By Mike Pidanick
Terrace parking is a hot topic in North Tonawanda as winter parking bans go into effect. Residents of homes with multiple vehicles are looking for answers - and officials are, as well.
The North Tonawanda Common Council held a special meeting Nov. 22 to discuss the issue. No solutions were reached, but there was a unanimous agreement that something needs to be done.
"We need to see if we can come up with something that would be the best solution for the greatest number of people," City of North Tonawanda Mayor Arthur G. Pappas said. "We have to get to the point that whatever decision is made by the council has got to be consistent as best we can. We may not reach perfection, but we can reach excellence."

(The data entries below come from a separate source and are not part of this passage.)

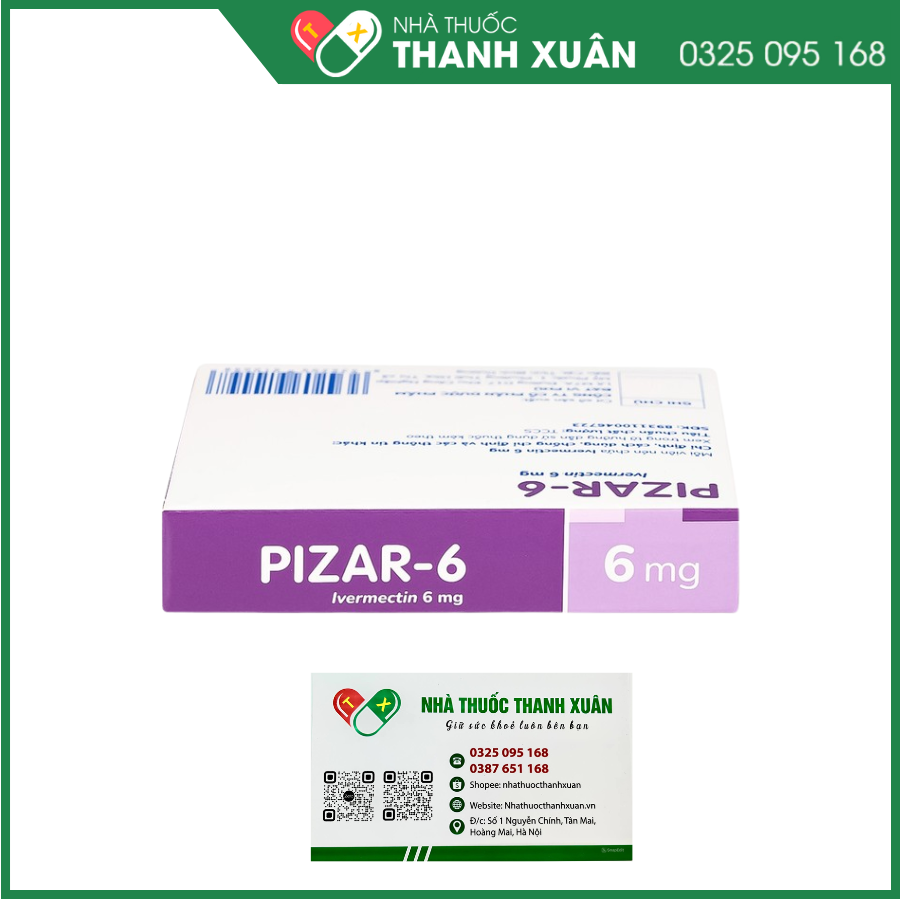 Pizar-6 điều trị các bệnh nhiễm trùng do ký sinh trùng, giun chỉ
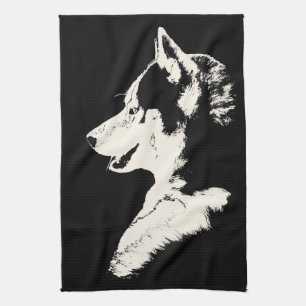 Husky Dog Towel Husky Malamute Pup Tea Towel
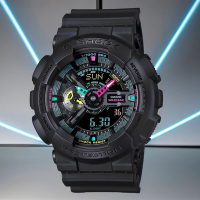 CASIO 卡西歐 G-SHOCK 虛擬世界 霓虹科幻雙顯手錶 送禮推薦 GA-110MF-1A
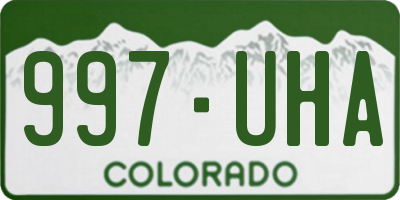 CO license plate 997UHA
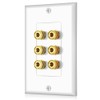 Banana Binding Post Two-Piece Coupler Inset Wall Plate for 3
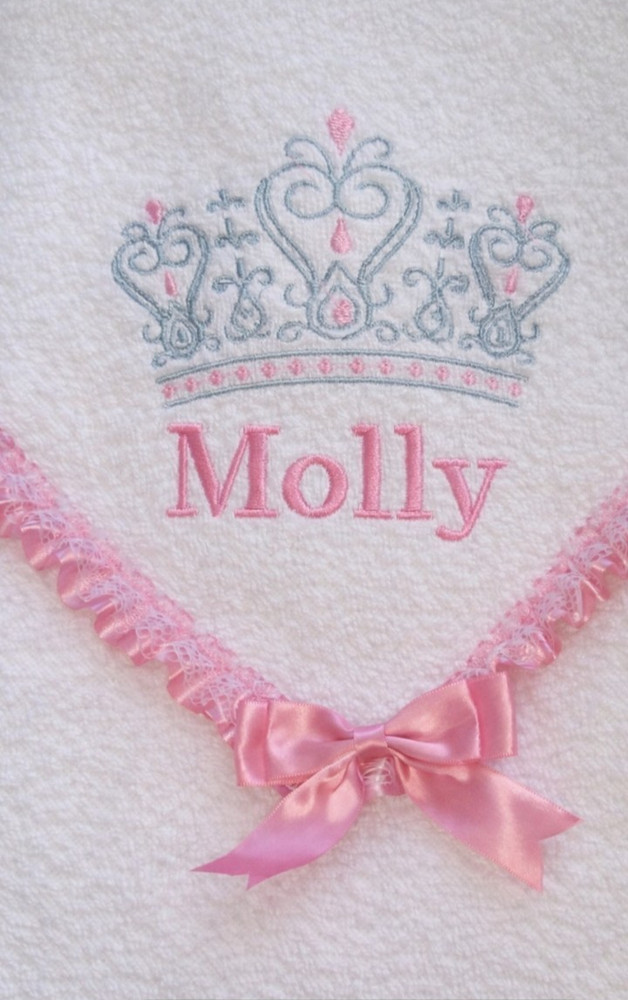 crown Personalised Name WHITE Baby's Shawl or plain
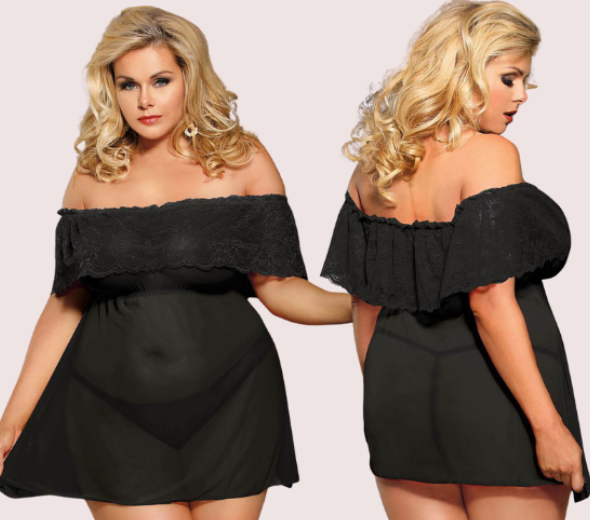 Dropship Plus Size Black Sheer Babydoll Lingerie 4XL – 5XL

Recent council meetings have featured a number of community members - including many affected residents - using the public portion of the meeting to discuss the issue. At the Nov. 22 meeting, held after the regularly scheduled work session at City Hall, just 10 residents were in attendance.
"Quite frankly, I'm a little disappointed in the turnout," Pappas said. "Because of the complaints that have come in and the calls that we have gotten, I thought there'd be more people here."
But those in attendance did have their say.
Among those to speak was Weaver Parkway resident Michael Meritt, who owns a rental property that could be impacted. Although his property currently has just one family, it is built for three, which can lead to driveway issues.
"A lot of properties, including my income property, are rental properties," Meritt said. "Some of them were built before there were cars. Houses were built in some cases before there were cars and certainly before there were more than one car per families. Nowadays we have multiple-income families; they all have to drive."
Residents can request a $20 hardship permit from the city and park on the terrace area during the winter. However, the owner - not the tenant - must request the permit, and that's a problem with some landlords out of town and proven to be difficult to contact.
Alternate parking, colored permit stickers and new pavement were among the ideas discussed at the meeting.
Everyone in attendance agreed something needs to be done to address the issue and create some consistency.
"We need direction as the traffic and safety advisory committee," said traffic supervisor Mark Daigler. "We're scrambling because we don't have any guidance. There's all kinds of things coming about and there are really no concrete answers. We need to come up with some kind of master plan."
The traffic and safety advisory committee held a recent 45-minute meeting to discuss the issue and "we got absolutely nowhere," Daigler said.
The issue will likely be discussed again at the next Common Council meeting, slated for 6:30 p.m. Tuesday at City Hall.